» EXTRAIT DU TEXTE:
Textes liturgiques : Is 43,1-5 ; Ps 138 ; Rm 8,14-18.28-30 ; Jn 17, 11.17-26
Aurions-nous peur de Dieu ? A en croire la Bible, probablement, puisque l’expression « ne crains pas » la parcourt de l’Ancien au Nouveau Testament. Et nous la retrouvons par deux fois dans la 1re lecture extraite d’Isaïe mais aussi dans la lettre aux Romains : « L’Esprit que vous avez reçu ne fait pas de vous des esclaves, des gens qui ont encore peur. » Et pourtant, combien de temps nous faut-il pour quitter cette peur servile qui nous mène au découragement !
Ainsi Jean de la Croix écrit-il à une carmélite, fondatrice du Carmel de Caravaca : « Puisque vous ne me dites rien, je vous dis moi de ne pas être sotte et de ne pas marcher avec des craintes qui découragent l’âme. Donnez à Dieu ce qu’il vous a donné et vous donne chaque jour ; car il semble que vous voulez mesurer Dieu à l’aune de votre capacité ; il ne doit pas en être ainsi. Préparez-vous car Dieu veut vous faire une grande grâce. » (Lettre 3) Ainsi Jean de la Croix veut-il faire passer cette sœur de la peur au désir qui dispose à recevoir Dieu. Il décèle chez elle une attitude trompeuse : celle de mesurer Dieu à partir de ses capacités humaines. Cette manière de faire qui nous est si commune ne peut que nous faire stagner dans notre vie spirituelle et nous enfermer dans notre médiocrité et la plainte. C’est l’attitude de la peur servile qui empêche de grandir et d’avancer : ‘de toute façon, je n’y arriverai jamais, Dieu ne peut rien pour moi’.

» DONNÉES EXTRAITES:
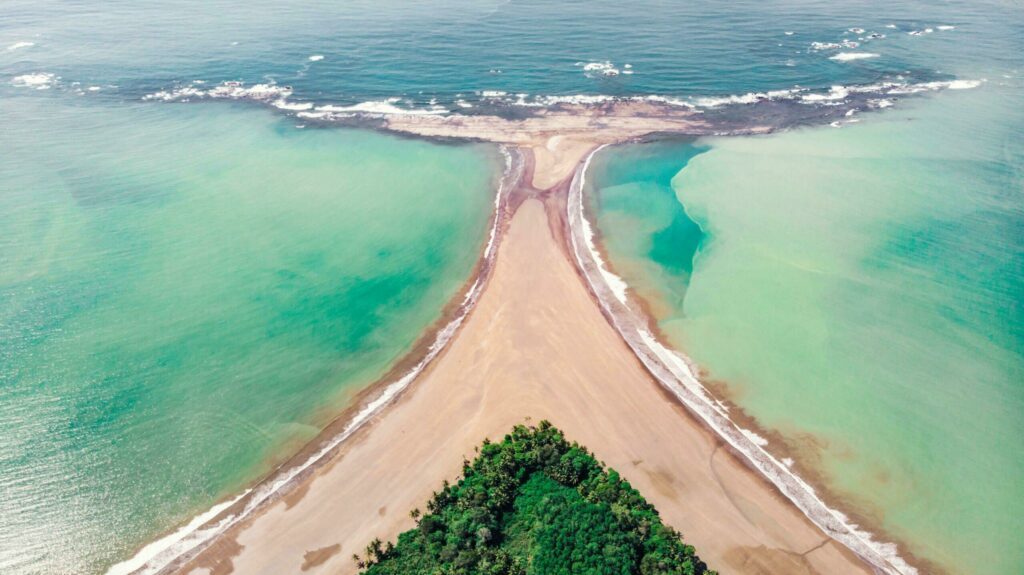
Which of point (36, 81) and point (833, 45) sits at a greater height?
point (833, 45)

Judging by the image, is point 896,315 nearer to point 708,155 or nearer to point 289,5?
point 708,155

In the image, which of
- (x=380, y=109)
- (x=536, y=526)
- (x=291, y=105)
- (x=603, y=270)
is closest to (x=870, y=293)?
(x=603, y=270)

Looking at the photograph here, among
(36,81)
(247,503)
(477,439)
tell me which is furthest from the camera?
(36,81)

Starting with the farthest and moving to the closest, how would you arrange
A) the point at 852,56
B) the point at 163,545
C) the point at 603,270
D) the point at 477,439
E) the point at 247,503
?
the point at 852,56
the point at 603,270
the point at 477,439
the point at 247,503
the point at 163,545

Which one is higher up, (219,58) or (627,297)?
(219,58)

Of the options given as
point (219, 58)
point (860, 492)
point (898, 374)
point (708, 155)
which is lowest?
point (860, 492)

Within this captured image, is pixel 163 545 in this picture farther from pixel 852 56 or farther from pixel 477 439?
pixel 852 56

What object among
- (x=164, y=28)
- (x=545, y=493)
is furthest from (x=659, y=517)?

» LA CONSIGNE: Transcrivez tout le passage du texte sur la crainte de Dieu, depuis « Textes liturgiques : Is » jusqu'à « au découragement ! ». Les items forment un matériau à part, distinct du texte sur la crainte de Dieu.

» RÉPONSE ATTENDUE:
Textes liturgiques : Is 43,1-5 ; Ps 138 ; Rm 8,14-18.28-30 ; Jn 17, 11.17-26
Aurions-nous peur de Dieu ? A en croire la Bible, probablement, puisque l’expression « ne crains pas » la parcourt de l’Ancien au Nouveau Testament. Et nous la retrouvons par deux fois dans la 1re lecture extraite d’Isaïe mais aussi dans la lettre aux Romains : « L’Esprit que vous avez reçu ne fait pas de vous des esclaves, des gens qui ont encore peur. » Et pourtant, combien de temps nous faut-il pour quitter cette peur servile qui nous mène au découragement !